Bird Sound Generator

The Generative Adversarial Network (GAN) is a recent framework proposed to improve the performance of generative models by introducing adversarial training techniques. For this, two different Artificial Neural Networks are trained simultaneously: a Generator, G, and a Discriminator, D. The Generator learns the distribution of the training data and tries to generate new samples from a random noise input, as similar as possible to the original samples. At the same time, the Discriminator wants to distinguish between real and generated samples. In conclusion, a GAN is a two-player game between the two ANNs.

The training of a GAN is made by alternatively passing the real samples and then the generated samples through the Discriminator, computing the classification loss. The Discriminator is then updated by backpropagation to minimize the classification loss of all samples and the Generator is updated to maximize the Discriminator’s loss for the generated samples, that is, is updated to generate better and better samples, increasingly similar to the real ones.

The most common applications for GANs are with image data, and these models are currently capable of generating unbelievably real and high quality pictures. Moreover, the quality of style transfer results became spectacular with the use of Cycle-GANs, a more recent variant of these generative models. Finally, the integration of GANs with NLP (Natural Language Processing) methods even made possible for computers to create images just by reading a text label. Sounds like science fiction right? Look at the examples below!

In the first image we can see hyper realistic pictures of imaginary celebrities, entirely generated by a GAN. The second one is an example of style transfer done by a Cycle-GAN, allowing toggling between Monet like paintings and photos, and the last example shows the potential of fusing NLP with GANs.


GANs and Sounds

Having some experience with GANs and images (check my Master Thesis on this page), I thought it would be cool to try the capabilities of these models with sound data, that is, simple 1D arrays. I’ve seen some cool experiments like this, so why not do it myself?

After some research, I decided to use the British Bird Song Dataset from Kaggle to get the sound data, and Tensorflow as the main library for deep learning.

First of all, these were all the imports needed to run this project,:

import tensorflow as tf
for g in tf.config.experimental.list_physical_devices('GPU'):
    tf.config.experimental.set_memory_growth(g, True)
import numpy as np
import os
import soundfile as sf 
import glob
import random
import sys
import pandas as pd

Dataset

The dataset is composed of 264 sound files (.flac extension) with different durations and bird songs.

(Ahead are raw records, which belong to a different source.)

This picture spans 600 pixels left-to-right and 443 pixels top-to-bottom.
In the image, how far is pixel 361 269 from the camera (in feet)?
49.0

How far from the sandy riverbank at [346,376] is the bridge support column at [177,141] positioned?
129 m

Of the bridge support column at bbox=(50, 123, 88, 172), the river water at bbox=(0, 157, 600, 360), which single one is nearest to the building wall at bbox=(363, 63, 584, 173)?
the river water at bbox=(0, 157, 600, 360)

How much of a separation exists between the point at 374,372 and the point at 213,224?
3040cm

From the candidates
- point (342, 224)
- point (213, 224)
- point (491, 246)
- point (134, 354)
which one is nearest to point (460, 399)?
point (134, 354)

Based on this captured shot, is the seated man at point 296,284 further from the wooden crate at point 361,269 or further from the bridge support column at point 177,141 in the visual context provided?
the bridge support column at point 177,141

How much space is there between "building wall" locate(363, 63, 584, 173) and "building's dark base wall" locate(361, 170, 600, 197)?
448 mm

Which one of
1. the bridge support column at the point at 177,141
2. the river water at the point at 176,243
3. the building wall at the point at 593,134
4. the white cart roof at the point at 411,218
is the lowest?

To open the files as arrays in Python I used the soundfile library.

Example of a sound file from the dataset

Loading and preparing the data

Now we have to load and prepare the data! The files have different sizes and are too big to be fed to a simple Neural Network, so let’s also create a function to split the files in 5 chunks:

split_size = 5

def chunks(x, n):
    n = max(1, n)
    return [x[i:i+n] for i in range(0, len(x), n) if len(x[i:i+n]) == n]

def load_dataset():
    sounds = []
    rates = []
    min_chunk_size = float('inf')
    for filename in glob.glob('dataset/songs/*.flac'):                                              
        data, samplerate = sf.read(filename, dtype='float32')   
        seconds = len(data)/samplerate
        num_chunks = int(seconds/split_size)
        if num_chunks > 0:
            chunk_size = int(len(data) / num_chunks)
            if chunk_size < min_chunk_size:
                min_chunk_size = chunk_size
            splitted = chunks(data, chunk_size)    
            splitted = [np.array(c) for c in splitted]
            sounds.extend(np.array(splitted))
        rates.extend([samplerate]*len(splitted))
    sounds = [s[:min_chunk_size] for s in sounds]
    return sounds, rates, min_chunk_size

After loading all files and splitting them it into smaller pieces, we end up with a list of 3414 arrays, and each one of these is then cropped to match the size of the smaller one. That way all elements of the list have the same length and correspond to some seconds of bird sounds.

Building the models

Both the Generator and the Discriminator are a simple Multi Layer Perceptron (MLP), that is, an Artificial Neural Network with only dense layers of neurons. The loss function used for both will be the Binary Cross Entropy Loss and the optimizer will be the Adam Optimizer.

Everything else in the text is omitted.